▶ **REQUEST**
Copy out only the lines from the one containing "Is point 215,231" through the end of the lines, replacing "photo" with "image" and changing nothing else.

-------- MATERIAL PROVIDED --------

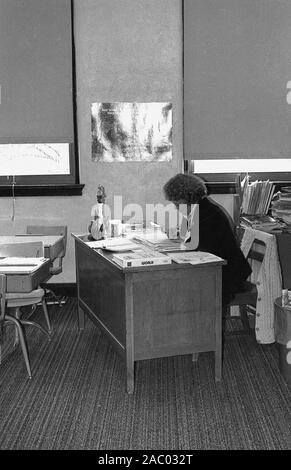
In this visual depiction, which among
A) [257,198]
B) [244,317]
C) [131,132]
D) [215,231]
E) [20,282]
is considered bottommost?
[244,317]

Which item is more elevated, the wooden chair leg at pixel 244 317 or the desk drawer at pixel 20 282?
the desk drawer at pixel 20 282

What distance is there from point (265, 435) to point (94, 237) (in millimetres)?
1930

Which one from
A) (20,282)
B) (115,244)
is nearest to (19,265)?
(20,282)

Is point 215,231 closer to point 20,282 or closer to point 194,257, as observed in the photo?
point 194,257

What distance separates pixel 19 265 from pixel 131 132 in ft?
7.33

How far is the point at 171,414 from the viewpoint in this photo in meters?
2.98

--------

▶ **REPLY TO THE TASK**
Is point 215,231 closer to point 20,282 or closer to point 194,257, as observed in the image?
point 194,257

What distance separates pixel 19 265 from pixel 131 132 in ft?
7.33

How far is the point at 171,414 from the viewpoint in this image in meters?
2.98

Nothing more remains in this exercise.